Recently we published our findings on Stem Cell Therapy, as part of a comprehensive Prolotherapy program for advanced arthritis. In this paper we were able to describe our experience with a simple, cost-effective regenerative treatment using direct injection of unfractionated whole bone marrow (stem cells from a patient’s own bone marrow), into osteoarthritic joints in combination with simple dextrose Prolotherapy. Seven patients with hip, knee or ankle osteoarthritis received two to seven treatments over a period of two to twelve months. All patients reported improvements with respect to pain, as well as gains in functionality and quality of life. Three patients, including two whose progress under other therapy had plateaued or reversed, achieved complete or near-complete symptomatic relief, and two additional patients achieved resumption of vigorous exercise. Learn more about stem cell therapy for osteoarthritis and Prolotherapy at pages on our website.

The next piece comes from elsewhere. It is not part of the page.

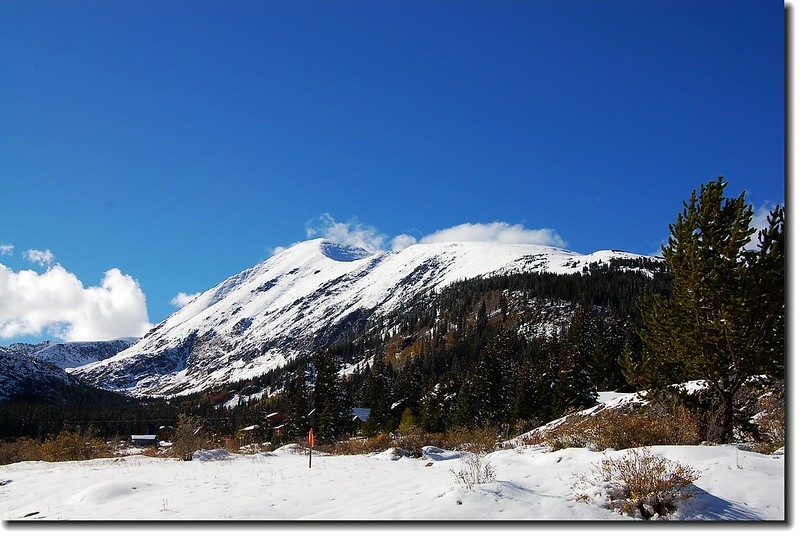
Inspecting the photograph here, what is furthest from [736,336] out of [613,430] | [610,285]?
[610,285]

OsteoarthritisIn my opinion and documented by scores of medical papers, Prolotherapy is the safest and most effective treatment for repairing tendon, ligament and cartilage damage is Prolotherapy. Prolotherapy stimulates the body to repair painful areas. It does so by inducing a mild inflammatory reaction in the weakened ligaments and cartilage. The inflammation causes the blood supply to dramatically increase in the ligament, alerting the body that healing needs to take place. In the simplest terms, Prolotherapy stimulates healing.

Furthermore, Prolotherapy offers the most curative results in treating osteoarthritis and degenerative joint disease bone repair. It effectively eliminates pain because it attacks the source: the fibro-osseous junction, an area rich in sensory nerves. What’s more, the tissue strengthening and pain relief stimulated by Prolotherapy is permanent.

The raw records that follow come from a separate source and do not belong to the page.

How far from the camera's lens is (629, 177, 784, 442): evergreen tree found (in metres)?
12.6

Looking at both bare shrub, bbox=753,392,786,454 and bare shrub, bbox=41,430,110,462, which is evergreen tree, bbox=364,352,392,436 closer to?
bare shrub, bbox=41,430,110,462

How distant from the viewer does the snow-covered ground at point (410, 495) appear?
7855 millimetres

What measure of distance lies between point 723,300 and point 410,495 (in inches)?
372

1 Brandt KD, Radin P, Dieppe P, Putte L. Yet more evidence that osteoarthritis is not a cartilage disease. Ann Rheum Dis. 2006;65(10):1261-1264. [British Medical Journal]

2 Bailey AJ, Mansell JP. Do subchondral bone changes exacerbate or preceded articular cartilage destruction in osteoarthritis of the elderly? Gerontology 1997;43:296-304.

3. Favero M, Ramonda R, Goldring MB, Goldring SR, Punzi L. Early knee osteoarthritis. RMD Open. 2015 Aug 15;1(Suppl 1):e000062. doi: 10.1136/rmdopen-2015-000062. eCollection 2015.

4. Bailey AJ, Mansell JP. Do subchondral bone changes exacerbate or precede articular cartilage destruction in osteoarthritis of the elderly? Gerontology 1997; 43:296-304.